**Your task**
All of the material below is to be repeated exactly.

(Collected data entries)
☆ ☆ ☆ ☆
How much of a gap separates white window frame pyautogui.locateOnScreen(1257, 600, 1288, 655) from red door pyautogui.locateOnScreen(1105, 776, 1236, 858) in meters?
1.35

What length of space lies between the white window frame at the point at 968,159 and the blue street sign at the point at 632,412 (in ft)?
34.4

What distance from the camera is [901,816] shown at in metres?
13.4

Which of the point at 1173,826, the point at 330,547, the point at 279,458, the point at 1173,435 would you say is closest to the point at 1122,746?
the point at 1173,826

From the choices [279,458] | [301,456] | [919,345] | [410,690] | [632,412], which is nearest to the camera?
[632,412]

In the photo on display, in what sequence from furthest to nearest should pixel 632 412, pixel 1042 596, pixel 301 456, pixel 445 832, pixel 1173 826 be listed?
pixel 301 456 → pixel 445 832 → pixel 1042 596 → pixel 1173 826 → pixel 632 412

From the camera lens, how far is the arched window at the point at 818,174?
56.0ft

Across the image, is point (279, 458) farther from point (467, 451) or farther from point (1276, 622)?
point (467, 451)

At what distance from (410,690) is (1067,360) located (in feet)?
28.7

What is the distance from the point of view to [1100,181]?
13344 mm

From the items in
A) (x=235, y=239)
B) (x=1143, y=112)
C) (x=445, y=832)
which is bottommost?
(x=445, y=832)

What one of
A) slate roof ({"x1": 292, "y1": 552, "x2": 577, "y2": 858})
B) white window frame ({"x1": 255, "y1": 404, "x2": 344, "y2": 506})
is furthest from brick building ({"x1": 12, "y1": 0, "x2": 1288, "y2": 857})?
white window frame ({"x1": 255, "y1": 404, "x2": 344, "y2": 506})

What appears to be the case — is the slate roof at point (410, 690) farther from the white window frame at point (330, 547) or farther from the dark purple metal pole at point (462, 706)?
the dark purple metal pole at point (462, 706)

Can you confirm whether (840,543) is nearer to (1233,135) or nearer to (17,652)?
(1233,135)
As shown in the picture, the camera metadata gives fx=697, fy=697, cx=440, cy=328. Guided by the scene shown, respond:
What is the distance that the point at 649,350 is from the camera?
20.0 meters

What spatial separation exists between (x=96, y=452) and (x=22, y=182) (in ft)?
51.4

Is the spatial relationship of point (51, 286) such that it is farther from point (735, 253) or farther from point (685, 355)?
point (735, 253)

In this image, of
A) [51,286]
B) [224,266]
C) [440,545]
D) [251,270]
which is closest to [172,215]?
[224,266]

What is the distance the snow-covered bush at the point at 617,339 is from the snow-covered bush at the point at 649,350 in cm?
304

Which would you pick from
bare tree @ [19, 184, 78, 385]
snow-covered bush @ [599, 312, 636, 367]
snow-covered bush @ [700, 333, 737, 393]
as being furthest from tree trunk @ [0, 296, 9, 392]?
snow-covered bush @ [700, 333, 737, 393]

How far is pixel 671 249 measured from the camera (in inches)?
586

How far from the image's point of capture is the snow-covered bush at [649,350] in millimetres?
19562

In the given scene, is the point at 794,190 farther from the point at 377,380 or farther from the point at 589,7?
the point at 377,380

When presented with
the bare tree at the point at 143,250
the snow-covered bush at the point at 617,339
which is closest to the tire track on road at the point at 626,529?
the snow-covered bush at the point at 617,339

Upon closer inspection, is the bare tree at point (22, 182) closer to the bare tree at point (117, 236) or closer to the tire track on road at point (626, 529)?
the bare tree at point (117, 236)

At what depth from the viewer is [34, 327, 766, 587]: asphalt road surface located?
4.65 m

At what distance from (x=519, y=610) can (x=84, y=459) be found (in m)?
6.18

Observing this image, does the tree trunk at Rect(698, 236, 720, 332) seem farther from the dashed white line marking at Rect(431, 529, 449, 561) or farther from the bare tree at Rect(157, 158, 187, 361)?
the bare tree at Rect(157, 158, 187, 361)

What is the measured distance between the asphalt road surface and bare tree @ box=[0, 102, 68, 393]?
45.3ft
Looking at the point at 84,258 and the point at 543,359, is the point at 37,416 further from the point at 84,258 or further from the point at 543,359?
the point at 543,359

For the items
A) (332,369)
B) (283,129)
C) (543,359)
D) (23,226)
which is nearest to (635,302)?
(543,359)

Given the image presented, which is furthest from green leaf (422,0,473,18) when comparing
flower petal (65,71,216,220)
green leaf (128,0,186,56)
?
☆ ☆ ☆ ☆
**The response**
How much of a gap separates white window frame pyautogui.locateOnScreen(1257, 600, 1288, 655) from red door pyautogui.locateOnScreen(1105, 776, 1236, 858) in meters?
1.35

What length of space lies between the white window frame at the point at 968,159 and the blue street sign at the point at 632,412 (in ft)?
34.4

What distance from the camera is [901,816] shown at in metres?
13.4

Which of the point at 1173,826, the point at 330,547, the point at 279,458, the point at 1173,435 would you say is closest to the point at 1122,746?
the point at 1173,826

From the choices [279,458] | [301,456] | [919,345] | [410,690] | [632,412], which is nearest to the camera?
[632,412]

In the photo on display, in what sequence from furthest to nearest should pixel 632 412, pixel 1042 596, pixel 301 456, pixel 445 832, pixel 1173 826 be listed?
pixel 301 456 → pixel 445 832 → pixel 1042 596 → pixel 1173 826 → pixel 632 412

From the camera lens, how far is the arched window at the point at 818,174?
56.0ft

Across the image, is point (279, 458) farther from point (467, 451) or farther from point (1276, 622)?
point (467, 451)

At what distance from (410,690) is (1067,360) located (in feet)?
28.7

What is the distance from the point of view to [1100,181]?
13344 mm

From the items in
A) (x=235, y=239)
B) (x=1143, y=112)
C) (x=445, y=832)
which is bottommost?
(x=445, y=832)

What one of
A) slate roof ({"x1": 292, "y1": 552, "x2": 577, "y2": 858})
B) white window frame ({"x1": 255, "y1": 404, "x2": 344, "y2": 506})
is furthest from brick building ({"x1": 12, "y1": 0, "x2": 1288, "y2": 857})?
white window frame ({"x1": 255, "y1": 404, "x2": 344, "y2": 506})

What appears to be the case — is the slate roof at point (410, 690) farther from the white window frame at point (330, 547) or farther from the dark purple metal pole at point (462, 706)?
the dark purple metal pole at point (462, 706)

Can you confirm whether (840,543) is nearer to (1233,135) or nearer to (17,652)?
(1233,135)
As shown in the picture, the camera metadata gives fx=697, fy=697, cx=440, cy=328. Guided by the scene shown, respond:
What is the distance that the point at 649,350 is from the camera?
20.0 meters

What spatial separation exists between (x=96, y=452) and (x=22, y=182) (in ft)?
51.4

Is the spatial relationship of point (51, 286) such that it is farther from point (735, 253) or farther from point (685, 355)?
point (735, 253)

In this image, of
A) [51,286]
B) [224,266]
C) [440,545]
D) [251,270]
which is closest to [172,215]?
[224,266]

What is the distance the snow-covered bush at the point at 617,339 is from the snow-covered bush at the point at 649,350 in cm?
304

Which would you pick from
bare tree @ [19, 184, 78, 385]
snow-covered bush @ [599, 312, 636, 367]
snow-covered bush @ [700, 333, 737, 393]
as being furthest from tree trunk @ [0, 296, 9, 392]?
snow-covered bush @ [700, 333, 737, 393]

How far is pixel 671 249 measured from the camera (in inches)?
586

How far from the image's point of capture is the snow-covered bush at [649,350] in millimetres?
19562

In the given scene, is the point at 794,190 farther from the point at 377,380 or farther from the point at 589,7?
the point at 377,380

When presented with
the bare tree at the point at 143,250
the snow-covered bush at the point at 617,339
which is closest to the tire track on road at the point at 626,529?
the snow-covered bush at the point at 617,339

Upon closer inspection, is the bare tree at point (22, 182) closer to the bare tree at point (117, 236) or closer to the tire track on road at point (626, 529)?
the bare tree at point (117, 236)

At what depth from the viewer is [34, 327, 766, 587]: asphalt road surface located?
4.65 m

At what distance from (x=519, y=610) can (x=84, y=459) be found (in m)?
6.18

Observing this image, does the tree trunk at Rect(698, 236, 720, 332) seem farther from the dashed white line marking at Rect(431, 529, 449, 561) or farther from the bare tree at Rect(157, 158, 187, 361)?
the bare tree at Rect(157, 158, 187, 361)

What is the measured distance between the asphalt road surface and bare tree @ box=[0, 102, 68, 393]?
45.3ft
Looking at the point at 84,258 and the point at 543,359, is the point at 37,416 further from the point at 84,258 or further from the point at 543,359?
the point at 543,359

For the items
A) (332,369)
B) (283,129)
C) (543,359)
D) (23,226)
which is nearest to (635,302)?
(543,359)

Given the image presented, which is furthest from green leaf (422,0,473,18) when comparing
flower petal (65,71,216,220)
green leaf (128,0,186,56)
?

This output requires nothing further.